El proyecto del Ayuntamiento de restringir el tráfico en el casi centenario puente de Enrique Estevan no cuenta con el aval de la Federación de Asociaciones de Barrios Antiguos de la Provincia de Salamanca (Fauba).
J. Romero

“El puente se ha hecho para que se circule por él”, resume Luis Delgado, presidente de este colectivo de vecinos. Fauba sostiene que la limitación de la circulación, que se reducirá en dirección salida de la ciudad, supondría eliminar “la entrada noble de Salamanca”. “Queremos que la doble circulación rodada se mantenga”, expone la Federación en un escrito remitido al Ayuntamiento. Fauba insiste en que el puente de Enrique Estevan, que cumplirá cien años en 2013, representa “la vía fundamental y turística de entrada a la ciudad de peatones y vehículos”. La remodelación de la intersección entre el paseo del Rector Esperabé y la puerta de San Pablo, que comenzará, según plazos adelantados a finales de 2010 por el concejal de Fomento, Salvador Cruz, en este mismo enero, conllevará la construcción de una nueva rotonda en este cruce y modificaciones en la circulación en el viaducto sobre el río. De esta manera, los conductores solo podrán utilizar este puente en sentido salida de la ciudad.
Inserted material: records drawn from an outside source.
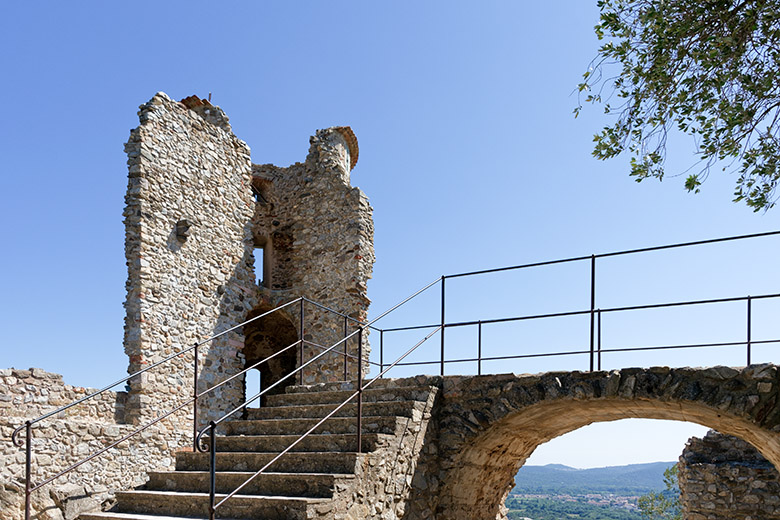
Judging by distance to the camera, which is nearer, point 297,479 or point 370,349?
point 297,479

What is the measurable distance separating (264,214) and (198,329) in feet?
16.3

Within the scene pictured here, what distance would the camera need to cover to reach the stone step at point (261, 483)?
585cm

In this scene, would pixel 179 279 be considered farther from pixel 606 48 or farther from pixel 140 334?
pixel 606 48

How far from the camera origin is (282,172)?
15977 mm

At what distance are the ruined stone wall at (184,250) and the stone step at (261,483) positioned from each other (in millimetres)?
3700

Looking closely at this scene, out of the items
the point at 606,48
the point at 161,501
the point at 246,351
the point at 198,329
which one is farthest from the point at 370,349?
the point at 606,48

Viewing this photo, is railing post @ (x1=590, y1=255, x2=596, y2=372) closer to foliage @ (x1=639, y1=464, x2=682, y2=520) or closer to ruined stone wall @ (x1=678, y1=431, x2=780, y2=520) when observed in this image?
ruined stone wall @ (x1=678, y1=431, x2=780, y2=520)

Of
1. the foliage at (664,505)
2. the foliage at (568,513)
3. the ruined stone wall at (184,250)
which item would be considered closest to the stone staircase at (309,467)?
the ruined stone wall at (184,250)

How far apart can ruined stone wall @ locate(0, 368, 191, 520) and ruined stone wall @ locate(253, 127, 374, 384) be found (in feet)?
14.4

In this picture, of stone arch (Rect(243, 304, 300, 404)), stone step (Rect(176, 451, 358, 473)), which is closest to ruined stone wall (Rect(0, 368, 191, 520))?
stone step (Rect(176, 451, 358, 473))

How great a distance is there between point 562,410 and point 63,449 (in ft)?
21.8

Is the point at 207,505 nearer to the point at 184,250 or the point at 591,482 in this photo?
the point at 184,250

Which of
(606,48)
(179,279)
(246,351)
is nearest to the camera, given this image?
(606,48)

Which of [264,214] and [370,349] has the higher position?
[264,214]
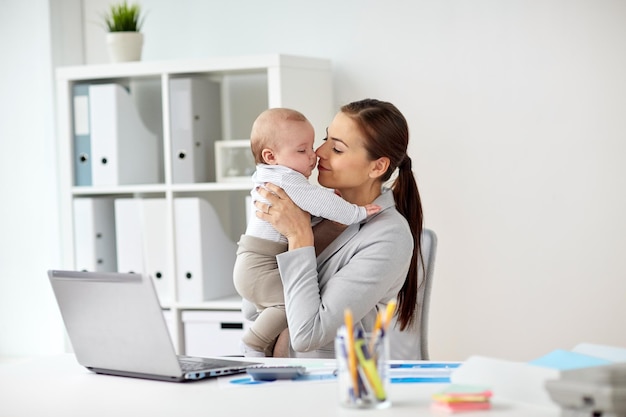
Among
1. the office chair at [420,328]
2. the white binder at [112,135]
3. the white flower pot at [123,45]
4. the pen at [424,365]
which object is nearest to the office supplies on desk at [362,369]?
the pen at [424,365]

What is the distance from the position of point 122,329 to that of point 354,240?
0.70m

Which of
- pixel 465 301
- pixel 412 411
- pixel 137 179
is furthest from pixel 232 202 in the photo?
pixel 412 411

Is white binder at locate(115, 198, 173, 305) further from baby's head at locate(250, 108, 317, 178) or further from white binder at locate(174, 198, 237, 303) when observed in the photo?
baby's head at locate(250, 108, 317, 178)

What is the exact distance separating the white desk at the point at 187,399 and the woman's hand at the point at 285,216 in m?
0.51

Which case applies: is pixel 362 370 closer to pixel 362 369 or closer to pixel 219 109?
pixel 362 369

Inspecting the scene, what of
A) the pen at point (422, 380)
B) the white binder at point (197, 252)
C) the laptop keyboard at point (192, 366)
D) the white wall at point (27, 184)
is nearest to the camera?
the pen at point (422, 380)

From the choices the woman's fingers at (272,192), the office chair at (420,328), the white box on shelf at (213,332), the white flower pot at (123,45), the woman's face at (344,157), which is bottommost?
the white box on shelf at (213,332)

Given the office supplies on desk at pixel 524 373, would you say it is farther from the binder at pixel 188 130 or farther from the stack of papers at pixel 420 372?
the binder at pixel 188 130

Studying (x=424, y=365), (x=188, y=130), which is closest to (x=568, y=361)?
(x=424, y=365)

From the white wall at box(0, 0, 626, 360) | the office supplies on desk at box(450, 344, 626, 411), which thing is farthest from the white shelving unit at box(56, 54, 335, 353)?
the office supplies on desk at box(450, 344, 626, 411)

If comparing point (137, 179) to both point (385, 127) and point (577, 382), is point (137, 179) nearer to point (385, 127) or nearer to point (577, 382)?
point (385, 127)

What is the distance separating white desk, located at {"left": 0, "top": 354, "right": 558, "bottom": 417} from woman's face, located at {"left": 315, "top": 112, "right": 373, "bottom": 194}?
68cm

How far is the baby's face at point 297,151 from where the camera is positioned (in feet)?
8.06

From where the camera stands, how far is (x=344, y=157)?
7.68ft
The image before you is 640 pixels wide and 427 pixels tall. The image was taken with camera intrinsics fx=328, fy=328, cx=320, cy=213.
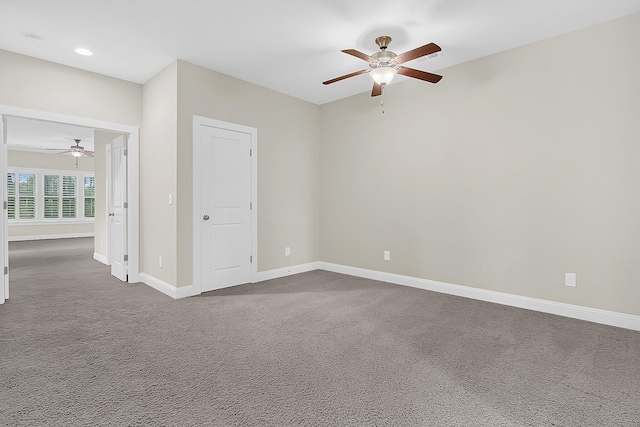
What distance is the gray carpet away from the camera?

“No vamos a aceptar que suspendan la circulación y exigimos que se restaure y se refuerce el puente”, replica, en su lugar, Delgado a los planes de Fomento. El presidente de Fauba incide en que la restricción del tráfico sobre el voladizo entorpece los intereses turísticas de la ciudad, al hurtar a los turistas de una de las mejores vistas de Salamanca, la que ofrece la entrada del viaducto de Enrique Estevan, pero también perjudica a los vecinos del barrio de Tenerías. Delgado advierte incluso de que esta zona se convertirá en un “gueto aislado”, en especial la avenida de Reyes de España. Desde Fauba se remite al Ayuntamiento que la prioridad es “reparar el puente, quitarle el pavimento deslizante de las aceras y arreglar la estructura de hierro corroída por el cloruro de sodio, limpiándola y saneándola”, obviando cambios en la circulación sobre su asfalto. Incluso el presidente de este colectivo vecinal afirma que el mal estado del viaducto se debe a un uso municipal negligente. “Al igual que se echa sal en las calles, lo han hecho en el puente, lo que ha provocado que las barandillas, que son de hierro, se hayan deteriorado al ser atacadas por el cloruro de sodio. Había que haber echado arena o serrín, cosa que deberían saber los servicios técnicos del Ayuntamiento”.

Desde el pasado día 19 de noviembre, una de las aceras del Enrique Estevan se encuentra cerrada al paso peatonal. El Ayuntamiento ha impulsado un estudio de la estructura que guíe las actuaciones futuras que se deben desarrollar en el puente. El concejal de Fomento, Salvador Cruz, ha defendido en las últimas semanas que la nueva regulación de la circulación en el paseo del Rector Esperabé “aminorará” el paso de vehículos sobre el casi centenario viaducto.